Last night as a fan I watched the last finale of David Letterman's epic comedy Late Night show which has been running for 33 years. Going to miss such a funny guy. What an accomplishment for the distinguished comedian. He and Carson are my favorites of all time. Some of you may have known that Letterman has tinnitus for ages. In this show clip of a much younger Letterman and William Shatner in 1996, he told his audience he has 2-toned T 7/24 and getting worse. But he joked that his 2-toned T is like the Emergency Broadcast System on test mode every minute of the day, and asked his audience to have some sympathy for him. LOL. I had a great laugh watching the show the first time. It was done with some sense of humor due to the nature of the show. Of course, we know Shatner was suffering badly at first and he said he was suicidal. Letterman never talked much about his suffering from T, but through his continuing the show for 33 years, he just shows me with his example that life can be lived normally and productively even with T 7/24. I don't try to minimize other people's T with Letterman's example. Each person will have to find something to not let T rule or ruin his/her life. We have many such examples from those success stories on TT. If you haven't watched the show of Letterman and Shatner talking about their T, here it is. Hope you can extract some spirit of positivity from these two gentlemen and I include it here on the Positivity Thread as our way of honoring this great comedian who has the same T affliction as us. Now if only he picks up the torch from Shatner and be the next spokesperson for ATA in his retirement (LOL):

Letterman & Shatner talk show:

https://www.youtube.com/watch?v=yCdx8aueK9I
 
Hey guys! Fellow T sufferer here.
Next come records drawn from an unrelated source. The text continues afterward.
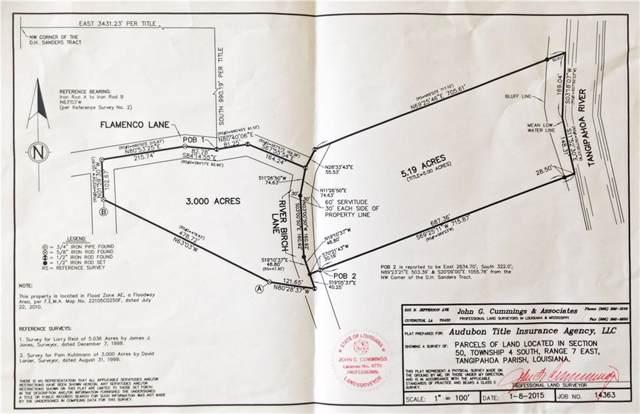 River Birch Lane, Amite, LA 70422 (MLS #2227951) :: Watermark Realty LLC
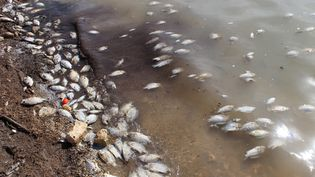 D'innombrables poissons morts flottent entre deux eaux ou s'échouent sur les rives du lac Wadi Kaam (nord-ouest de la Libye). Le 2 février 2019. (AYMAN AL-SAHILI / REUTERS)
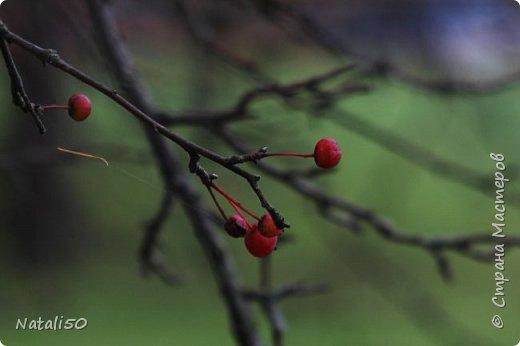 Доброго всем вечера!! За окном дождь..осень.. Захотелось поделиться своими осенними наблюдениями и стихи Елены Ольховик очень сюда подошли. фото 4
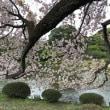 江戸東京博物館と新宿御苑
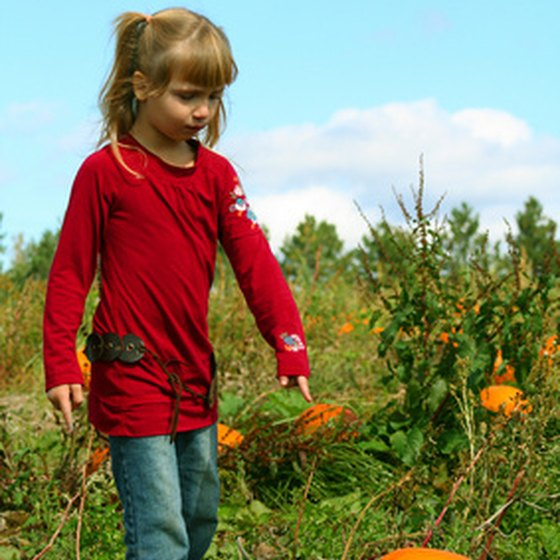 Kids can pick pumpkins at Libertyville area farms.
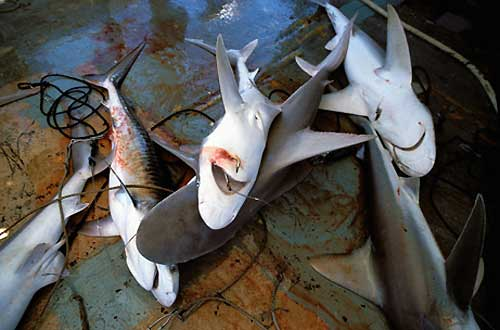 tiburones atrapados en un palangre
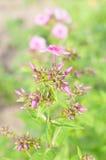 Polemonio de las flores contra fondo verde borroso Foto de archivo libre de regalías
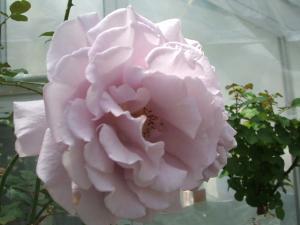 花巻薔薇園2013-06-23-047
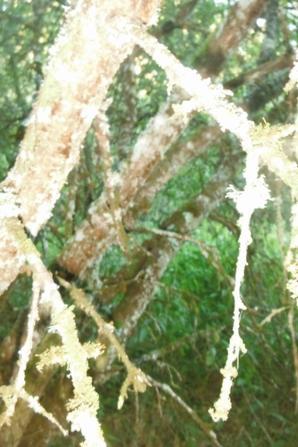 suite de la visite forestière en Argonne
I've nit seen any positivity posts in while so i'm starting one. Feel free to tell how were you able to live with T and the people who helped you lived with it, in my case my friends were a big help. Also you may goof, around tell about yourself, what do you do in your vacant time to distract oneself from T. Hope this helps others that are anxious and I want to spread that there is hope and empower those who are in need of help especially those who are anxious about this.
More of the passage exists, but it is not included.